Thrust::minmax_element slower than host implementation with OpenCV

I have an algorithm that requires me to compute the minimum and maximum multiple times over an image. The image is stored in a one-channel cv::cuda::GpuMat. The image is divided into a grid which in a particular case provides 64 blocks (8x8 grid). My host implementation would perform this in about 25ms to produce mins and maxs for each block. The code below is the host implementation. The function findMinMax would be called once for each block and the results stored in another array.

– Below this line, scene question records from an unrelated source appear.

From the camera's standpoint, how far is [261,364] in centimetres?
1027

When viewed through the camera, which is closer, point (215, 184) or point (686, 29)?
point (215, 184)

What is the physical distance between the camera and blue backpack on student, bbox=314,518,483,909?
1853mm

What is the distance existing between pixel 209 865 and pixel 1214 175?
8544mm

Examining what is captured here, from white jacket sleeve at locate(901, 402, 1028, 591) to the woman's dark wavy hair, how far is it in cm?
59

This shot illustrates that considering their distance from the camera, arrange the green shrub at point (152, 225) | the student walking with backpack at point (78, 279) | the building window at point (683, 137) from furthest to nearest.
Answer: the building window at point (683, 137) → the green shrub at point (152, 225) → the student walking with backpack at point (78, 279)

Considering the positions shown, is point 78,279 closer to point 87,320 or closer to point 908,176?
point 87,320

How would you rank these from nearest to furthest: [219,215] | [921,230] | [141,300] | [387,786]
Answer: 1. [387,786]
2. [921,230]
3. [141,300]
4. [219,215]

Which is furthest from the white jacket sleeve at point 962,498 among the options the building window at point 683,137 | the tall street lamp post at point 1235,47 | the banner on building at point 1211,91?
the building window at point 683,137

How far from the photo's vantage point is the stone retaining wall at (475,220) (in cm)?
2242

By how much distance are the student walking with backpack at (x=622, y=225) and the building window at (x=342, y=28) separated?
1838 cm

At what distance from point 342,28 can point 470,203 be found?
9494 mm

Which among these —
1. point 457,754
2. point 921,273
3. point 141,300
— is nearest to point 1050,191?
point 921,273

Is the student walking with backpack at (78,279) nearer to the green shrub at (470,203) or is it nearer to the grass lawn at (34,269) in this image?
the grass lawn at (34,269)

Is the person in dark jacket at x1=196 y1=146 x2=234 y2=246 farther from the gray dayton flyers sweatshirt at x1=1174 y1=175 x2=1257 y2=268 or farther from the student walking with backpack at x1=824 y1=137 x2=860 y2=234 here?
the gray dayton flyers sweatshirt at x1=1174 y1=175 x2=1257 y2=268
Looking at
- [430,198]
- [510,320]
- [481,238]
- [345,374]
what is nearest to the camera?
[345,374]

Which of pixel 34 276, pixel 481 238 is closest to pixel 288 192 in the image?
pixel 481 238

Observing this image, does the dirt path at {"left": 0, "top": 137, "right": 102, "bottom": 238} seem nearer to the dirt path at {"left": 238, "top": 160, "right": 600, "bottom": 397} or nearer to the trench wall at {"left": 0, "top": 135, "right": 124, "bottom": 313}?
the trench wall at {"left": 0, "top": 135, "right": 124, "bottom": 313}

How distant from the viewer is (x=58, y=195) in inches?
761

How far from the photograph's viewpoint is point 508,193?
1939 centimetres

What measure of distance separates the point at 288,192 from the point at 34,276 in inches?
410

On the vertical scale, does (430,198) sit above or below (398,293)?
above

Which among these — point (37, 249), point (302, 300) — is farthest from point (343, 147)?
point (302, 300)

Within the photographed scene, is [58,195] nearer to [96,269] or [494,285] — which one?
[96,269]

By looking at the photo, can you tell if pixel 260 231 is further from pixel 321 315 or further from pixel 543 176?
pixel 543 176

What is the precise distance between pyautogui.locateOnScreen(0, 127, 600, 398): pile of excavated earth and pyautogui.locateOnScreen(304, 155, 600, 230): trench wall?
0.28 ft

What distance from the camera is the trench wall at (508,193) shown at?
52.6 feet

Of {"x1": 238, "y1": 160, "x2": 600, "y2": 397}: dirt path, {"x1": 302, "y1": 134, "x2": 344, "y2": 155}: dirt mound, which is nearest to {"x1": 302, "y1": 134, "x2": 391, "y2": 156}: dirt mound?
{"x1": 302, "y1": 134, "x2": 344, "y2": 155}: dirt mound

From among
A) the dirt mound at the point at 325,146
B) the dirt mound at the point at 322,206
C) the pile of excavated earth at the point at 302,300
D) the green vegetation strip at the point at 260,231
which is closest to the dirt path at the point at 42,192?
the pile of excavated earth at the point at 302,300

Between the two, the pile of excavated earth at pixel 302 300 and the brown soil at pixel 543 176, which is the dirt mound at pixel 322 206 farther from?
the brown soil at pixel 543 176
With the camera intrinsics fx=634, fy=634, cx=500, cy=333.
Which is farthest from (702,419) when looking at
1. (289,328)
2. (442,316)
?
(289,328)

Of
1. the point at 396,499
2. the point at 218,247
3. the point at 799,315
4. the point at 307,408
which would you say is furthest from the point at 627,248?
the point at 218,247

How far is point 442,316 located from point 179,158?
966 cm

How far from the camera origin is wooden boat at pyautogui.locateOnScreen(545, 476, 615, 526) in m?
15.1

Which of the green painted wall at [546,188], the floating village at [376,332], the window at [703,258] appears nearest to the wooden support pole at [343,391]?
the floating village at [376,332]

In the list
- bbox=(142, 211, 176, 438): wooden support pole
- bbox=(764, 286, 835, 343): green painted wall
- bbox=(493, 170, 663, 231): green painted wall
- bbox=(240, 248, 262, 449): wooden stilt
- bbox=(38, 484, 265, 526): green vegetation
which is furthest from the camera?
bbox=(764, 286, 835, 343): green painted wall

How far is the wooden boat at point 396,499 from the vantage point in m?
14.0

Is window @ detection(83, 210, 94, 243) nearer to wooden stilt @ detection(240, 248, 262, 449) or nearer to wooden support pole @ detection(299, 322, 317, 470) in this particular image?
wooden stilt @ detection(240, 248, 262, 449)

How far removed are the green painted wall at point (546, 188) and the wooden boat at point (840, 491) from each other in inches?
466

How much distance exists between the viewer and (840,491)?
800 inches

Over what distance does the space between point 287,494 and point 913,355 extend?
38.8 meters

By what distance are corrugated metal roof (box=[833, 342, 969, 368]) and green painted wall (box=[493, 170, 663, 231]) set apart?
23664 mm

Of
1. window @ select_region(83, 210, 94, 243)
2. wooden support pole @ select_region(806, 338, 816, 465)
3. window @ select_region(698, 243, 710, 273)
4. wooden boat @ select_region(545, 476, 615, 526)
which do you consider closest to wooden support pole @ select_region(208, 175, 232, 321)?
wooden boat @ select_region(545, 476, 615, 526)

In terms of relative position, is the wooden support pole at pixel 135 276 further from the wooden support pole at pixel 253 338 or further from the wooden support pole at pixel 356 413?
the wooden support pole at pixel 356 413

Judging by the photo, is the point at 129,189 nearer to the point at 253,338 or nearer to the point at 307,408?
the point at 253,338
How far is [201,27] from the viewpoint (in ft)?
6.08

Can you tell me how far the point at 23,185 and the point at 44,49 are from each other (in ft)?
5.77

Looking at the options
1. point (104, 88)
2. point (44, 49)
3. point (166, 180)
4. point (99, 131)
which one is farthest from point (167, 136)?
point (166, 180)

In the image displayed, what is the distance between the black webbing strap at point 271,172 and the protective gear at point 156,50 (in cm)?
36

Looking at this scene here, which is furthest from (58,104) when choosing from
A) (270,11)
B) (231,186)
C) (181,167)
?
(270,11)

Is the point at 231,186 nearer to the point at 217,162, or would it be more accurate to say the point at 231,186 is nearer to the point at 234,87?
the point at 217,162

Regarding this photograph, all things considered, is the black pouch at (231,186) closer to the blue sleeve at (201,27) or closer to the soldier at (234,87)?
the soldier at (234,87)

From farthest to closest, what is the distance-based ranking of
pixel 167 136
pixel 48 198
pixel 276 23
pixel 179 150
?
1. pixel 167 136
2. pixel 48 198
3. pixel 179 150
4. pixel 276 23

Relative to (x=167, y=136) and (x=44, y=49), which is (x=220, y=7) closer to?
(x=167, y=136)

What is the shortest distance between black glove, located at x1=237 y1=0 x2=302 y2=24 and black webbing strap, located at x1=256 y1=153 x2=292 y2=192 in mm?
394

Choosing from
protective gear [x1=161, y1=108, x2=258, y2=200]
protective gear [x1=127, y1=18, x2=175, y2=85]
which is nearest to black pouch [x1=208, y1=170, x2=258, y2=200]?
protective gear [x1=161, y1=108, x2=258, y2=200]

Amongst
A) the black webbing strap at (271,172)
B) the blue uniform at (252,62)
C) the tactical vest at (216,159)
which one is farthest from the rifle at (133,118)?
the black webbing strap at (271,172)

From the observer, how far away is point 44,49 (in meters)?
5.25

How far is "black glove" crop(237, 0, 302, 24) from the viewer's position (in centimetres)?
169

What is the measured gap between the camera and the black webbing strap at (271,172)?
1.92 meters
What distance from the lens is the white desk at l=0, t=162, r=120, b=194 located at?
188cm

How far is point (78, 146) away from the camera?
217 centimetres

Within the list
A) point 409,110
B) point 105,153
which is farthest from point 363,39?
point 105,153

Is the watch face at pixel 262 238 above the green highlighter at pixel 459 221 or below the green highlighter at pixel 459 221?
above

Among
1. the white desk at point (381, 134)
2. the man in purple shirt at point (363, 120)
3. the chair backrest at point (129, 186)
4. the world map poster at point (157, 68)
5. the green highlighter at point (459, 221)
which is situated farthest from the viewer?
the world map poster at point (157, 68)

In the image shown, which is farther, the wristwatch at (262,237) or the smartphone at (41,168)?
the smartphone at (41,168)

typedef struct min_max_t {
    uchar min;
    uchar max;
} min_max_t;

min_max_t findMinMax(cv::Mat block)
{
    min_max_t min_max;
    min_max.min = 255;
    min_max.max = 0;

    for(int i = 0; i < block.rows; ++i) {
        uchar *value_ptr = block.ptr<uchar>(i);

        for(int j = 0; j < block.cols; ++j) {
            if(value_ptr[j] < THRESH_DARK_PIXELS)
                continue;

            if(value_ptr[j] < min_max.min)
                min_max.min = value_ptr[j];
            if(value_ptr[j] > min_max.max)
                min_max.max = value_ptr[j];
        }

        if(min_max.min >= min_max.max)
            min_max.min = min_max.max;

        return min_max;
}

It’s straightforward. I was hoping to use the thrust api but the GpuMat implementation doesn’t translate too easily. I used this post in order to provide an iterator over the block. I made a typedef gpu_mat_itr which refers to those iterators. The code is as follows:

struct isNotDark
{
    __device__
    bool operator()(const uchar p)
    {
        return (p >= THRESH_DARK_PIXELS);
    }
};

min_max_t findMinMax(cv::cuda::GpuMat block)
{
    cv::cuda::GpuMat block_thresh;
    gpu_mat_itr_t<uchar> block_itr_begin, block_itr_end, block_thresh_itr_begin, block_thresh_itr_end;
    thrust::pair< gpu_mat_itr_t<uchar>, gpu_mat_itr<uchar> > thrust_min_max_result;
    min_max_t min_max;

    min_max.min = 255;
    min_max.max = 0;

    block_itr_begin = GpuMatBeginItr<uchar>(block);
    block_itr_end = GpuMatEndItr<uchar>(block);

    block_thresh = cv::cuda::GpuMat(block.size(). block.type());
    block_thresh_itr_begin = GpuMatBeginItr<uchar>(block_thresh);

    block_thresh_itr_end = thrust::copy_if(block_itr_begin, block_itr_end, block_thresh_itr_begin, isNotDark());
    thrust_min_max_result = thrust::minmax_element(block_thresh_itr_begin, block_thresh_itr_end);

    min_max.min = *(thrust_min_max_result.first);
    min_max.max = *(thrust_min_max_result.second);

    if(min_max.min >= min_max.max)
        min_max.min = min_max.max;

    return min_max;
}

This code takes 130-150ms to produce min_max for all 64 blocks. I figured it might be the fact that I’m copying the data to another array so I removed it to see if performance might improve. I know this wouldn’t produce results I want but the performance only improved slightly to around 100ms. Is this because I’m using that iterator? Is the performance bad because it’s not explicitly stored in a thrust::device_vector? Is there any way to do this so that I can at least get something similar to the performance of my host implementation at about 25ms?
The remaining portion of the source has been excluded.